In France, the HCOB flash composite PMI for overall activity rebounded from 47.7 in October to 49.9 this month, its highest level since August 2024, signaling near-stagnation in private sector activity in November.
France's synthetic business climate indicator, calculated by Insee from business leaders' responses, rose by one point to 98 in November, approaching its long-term average of 100.
With renewed uncertainty surrounding Fed policy, which is likely to keep investors on edge, it seems unlikely that equity markets will return to the calm seen since the start of the year.
With earnings season over and U.S. economic indicators returning after a six-week government shutdown, investors are turning their attention to the American economy and the Federal Reserve, watching closely for any sign of economic conditions or potential monetary policy shifts.
This promises continued turbulence for equities, and investors accustomed to snapping up bargains after recent market dips--following the "buy the dips" adage--may find themselves disappointed this time.
In the bond market, the 10-year French OAT yield fell 2 basis points to 3.466%, while the equivalent German Bund dropped 3 points to 2.689%, widening the spread to 77 basis points.

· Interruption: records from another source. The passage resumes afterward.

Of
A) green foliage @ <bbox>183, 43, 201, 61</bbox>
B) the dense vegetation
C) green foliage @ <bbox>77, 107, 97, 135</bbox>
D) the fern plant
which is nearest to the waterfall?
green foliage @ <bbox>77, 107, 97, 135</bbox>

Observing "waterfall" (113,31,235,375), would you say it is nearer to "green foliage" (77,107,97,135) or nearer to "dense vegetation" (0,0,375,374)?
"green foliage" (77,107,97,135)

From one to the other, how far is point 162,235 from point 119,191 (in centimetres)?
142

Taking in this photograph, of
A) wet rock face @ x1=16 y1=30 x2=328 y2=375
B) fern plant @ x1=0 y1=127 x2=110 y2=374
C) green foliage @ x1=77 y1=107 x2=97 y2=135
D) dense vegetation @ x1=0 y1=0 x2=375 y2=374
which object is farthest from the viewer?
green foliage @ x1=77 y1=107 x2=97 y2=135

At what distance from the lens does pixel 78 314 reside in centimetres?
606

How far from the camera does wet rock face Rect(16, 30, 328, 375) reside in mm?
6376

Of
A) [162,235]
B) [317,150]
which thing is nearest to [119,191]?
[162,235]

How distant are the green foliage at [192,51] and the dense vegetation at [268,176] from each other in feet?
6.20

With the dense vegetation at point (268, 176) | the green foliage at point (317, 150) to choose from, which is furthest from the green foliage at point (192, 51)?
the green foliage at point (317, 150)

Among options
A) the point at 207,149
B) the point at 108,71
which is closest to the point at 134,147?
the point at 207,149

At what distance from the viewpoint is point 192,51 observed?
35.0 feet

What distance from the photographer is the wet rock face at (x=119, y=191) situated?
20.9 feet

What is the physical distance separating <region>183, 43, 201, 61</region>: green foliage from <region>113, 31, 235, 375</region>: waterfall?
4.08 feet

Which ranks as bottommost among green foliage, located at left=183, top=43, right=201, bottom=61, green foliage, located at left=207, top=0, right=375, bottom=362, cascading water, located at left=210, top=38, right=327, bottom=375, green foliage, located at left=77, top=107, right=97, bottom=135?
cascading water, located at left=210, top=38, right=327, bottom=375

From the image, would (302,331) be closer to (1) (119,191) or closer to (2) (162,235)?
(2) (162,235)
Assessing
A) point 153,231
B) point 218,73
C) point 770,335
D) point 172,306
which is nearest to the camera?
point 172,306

In London, Brent crude slipped 1.65% to $62.20, with WTI falling by a similar margin to $58.
The euro edged down another 0.2% against the greenback, to $1.1500. The yen rebounded 0.8% to 180.00 (+0.6% against the dollar to 156.6 after hitting a low of 157.5 the previous day). The yuan also rose, gaining 0.45%.
In French corporate news, Veolia announced an agreement with Enviri to acquire Clean Earth, calling it "its largest and most transformative acquisition since merging with Suez, both for accelerating growth in the United States and in the American hazardous waste sector."

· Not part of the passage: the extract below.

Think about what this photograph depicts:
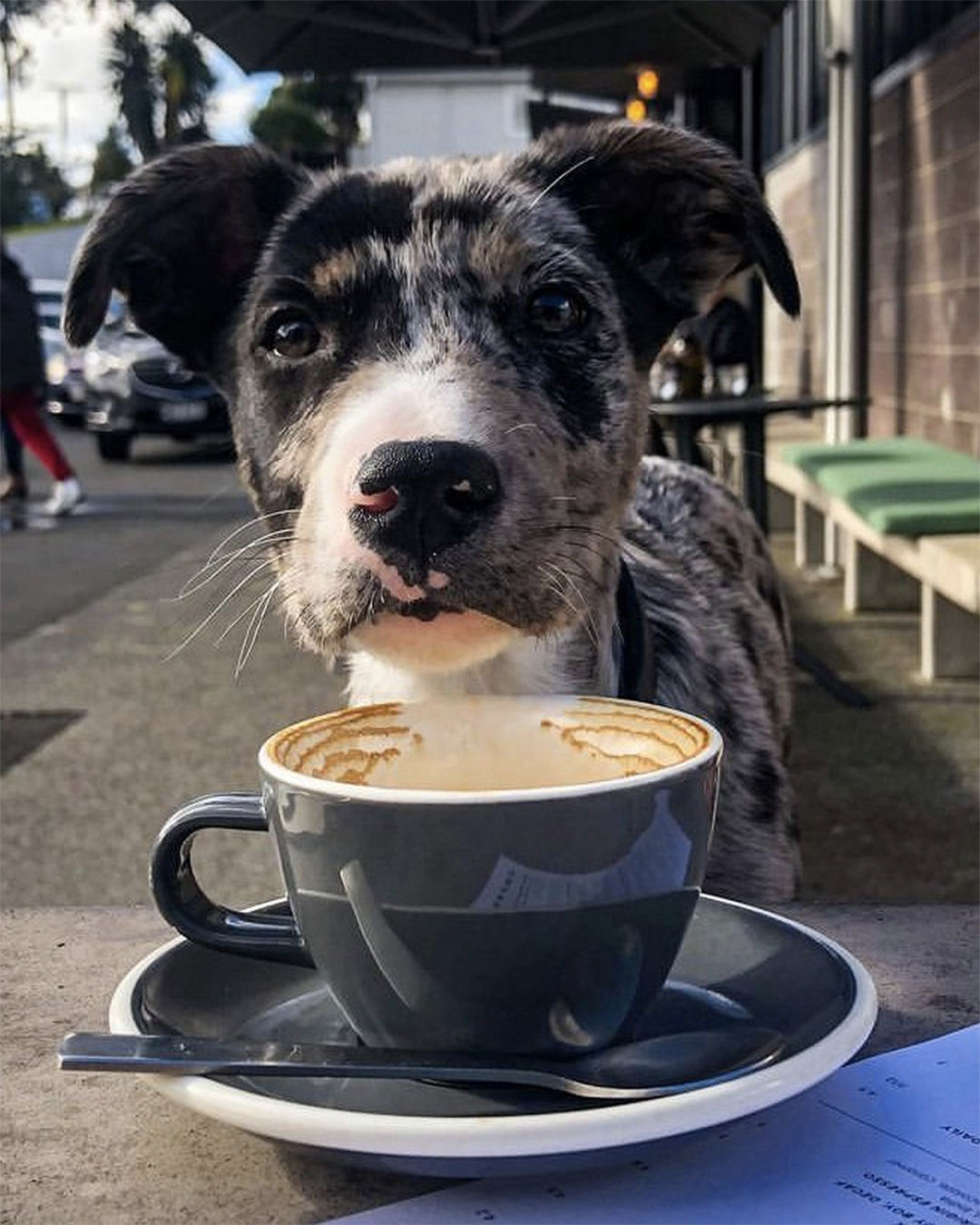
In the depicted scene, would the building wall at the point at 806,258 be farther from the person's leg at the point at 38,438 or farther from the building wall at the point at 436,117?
the building wall at the point at 436,117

After a week-long suspension, Ubisoft returned to the Paris market at 10 a.m. following the release of its half-year results. The group posted a net adjusted group share loss of −EUR37 million in the first half of its 2025-26 fiscal year, compared to a −EUR208.1 million loss a year earlier. Non-IFRS diluted earnings per share came in at −EUR0.28, versus −EUR1.64 last year. The stock was up nearly 11% by late morning.
Canal+ announced last night that it has secured the renewal of 100% of its exclusive rights to the UEFA Champions League--the most prestigious European football competition--which it will continue to broadcast in France until 2031, to the "great relief" of analysts covering the stock.